Bonnie Tyler bien podría ser un raro fenómeno astronómico. Dada por desaparecida durante lustros, hizo una reentré en nuestras vidas, como un cometa de amplia trayectoria, en un festival de Eurovisión. Y tras otro viaje por el tiempo, alguien con mucho ojo para el márketing y un gusto refinado por los pantalones de cuero ajustados y las melodías pegadizas de ochenteros sintetizadores, decidió recuperar a la Rod Stewart femenina con ocasión del eclipse total de sol que se pudo disfrutar en algunos lugares del mundo. Valga la ocasión para recordar un bizarro encuentro entre Bonnie Tyler y el mundo del fútbol: la cantante que siempre necesitó un héroe y uno de los hombres que ayudó a crear la Premier League tal y como la entendemos hoy.

Bonnie Tyler se subió este lunes a un barco en el que los afortunados pasajeros disfrutaron de una vista única del eclipse solar, y fueron agasajados por la interpretación del hit indiscutible Total eclipse of the heartLa escena es difícilmente igualable: Bonnie Tyler lo da todo acompañada por una banda con un punky de cómic al bajo, Maria Sharapova a la guitarra y un remedo de Dave Grohl a la batería.

La maniobra le ha salido bien a Tyler, (nada sabemos de los cruceristas) que vio subir su mítica canción a lo más alto de las descargas de iTunes, desplazando (gracias, Señor) al Despacito. Se nos rompe el corazón al saber que tiene que volver Bonnie Tyler para derrotar al himno más cansino del verano. Todo este preámbulo sirve para explicar la leyenda urbana que da sustento a este artículo. Total eclipse of the heart fue lanzada como single en 1983, destacada en el quinto álbum de Bonnie Tyler. Alcanzó el número uno en 7 países, y fue el quinto single más vendido de ese año (la competencia era feroz, ríete del Despacito: Culture Club, UB40, Billy Joel y David Bowie la superaron). Hasta el tirón de hoy, el single ha vendido seis millones de copias y se ha estandarizado como un clásico de los 80 y de los karaokes. Entra vídeoclip:

Intentar buscar un sentido a lo que se ve durante cinco minutos es bastante complicado, pero podemos intuir que Bonnie Tyler es una especie de profesora de un internado cuyos alumnos le dan bastante miedo (una mezcla de los protagonistas de El club de los poetas muertos con Los chicos del maíz), referencias a la inmaculada concepción, y grupos de baile de temáticas inconexas. El caso es que al final de su ¿sueño? Bonnie Tyler saluda a sus alumnos y ve que, efectivamente, están como poseídos por lo que sea que le inquieta a la galesa. Y durante años, hubo gente que creyó que el niño del final del vídeo era Gianfranco Zola.

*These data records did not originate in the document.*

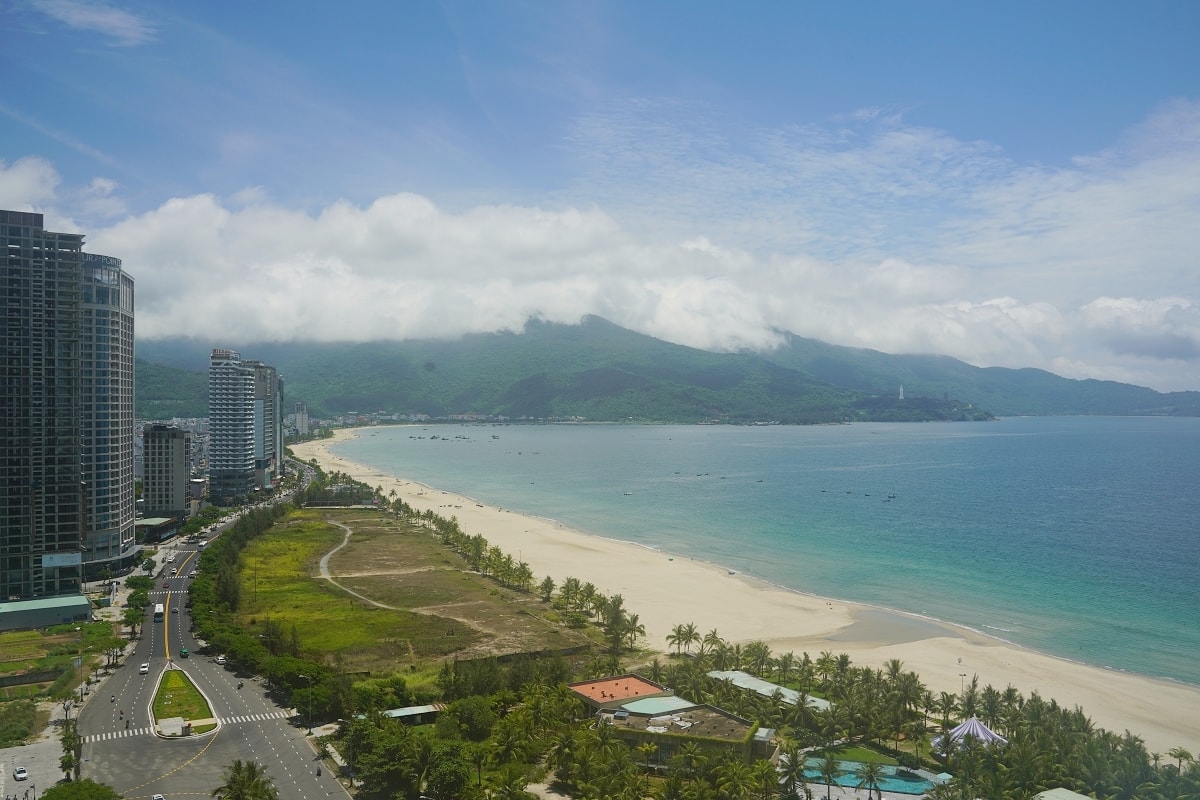 【Radisson Hotel Danang】越南峴港海景飯店推薦峴港麗筠酒店 美溪沙灘第一排 超豐富早餐自助吧/高空無邊際泳池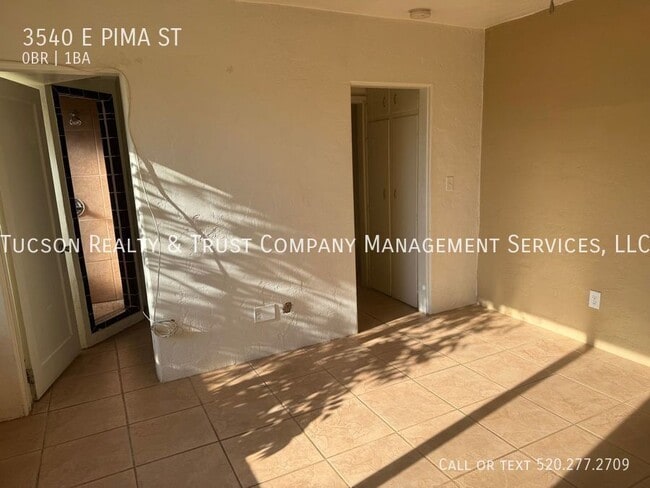 Building Photo - 3540 E Pima St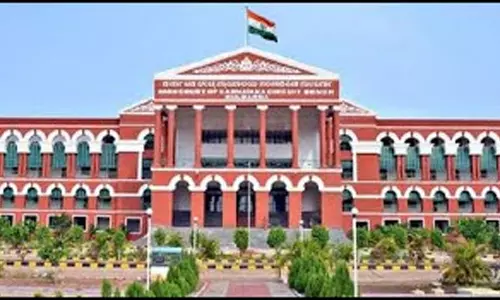 ఇంట్లోకాదు.. కోర్టులోనే భ‌ర్త‌ను చిత‌క్కొట్టిన భార్య‌.. ఎందుకంటే!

La leyenda urbana que sitúa al mítico mediapunta italiano en el vídeo de Bonnie Tyler es, posiblemente, una de las más descabelladas de la historia. Lo cierto es que hay un parecido evidente entre el joven del final del videoclip y el genio del Chelsea. «No es la primera vez que me lo preguntan. Cuando me lo dijeron fui a ver el vídeo, se parece a mí pero no soy yo», llegó a decir Gianfranco Zola a Off the Post en el 2012. En el 25 aniversario de la Premier League (a cuya transformación en el campeonato global que es hoy colaboró de manera decisiva Zola con sus 300 partidos en el Chelsea) y en la reaparición tan fulgurante como (suponemos) breve de Bonnie Tyler había un inesperado vínculo. Creíamos que era bueno que lo supierais.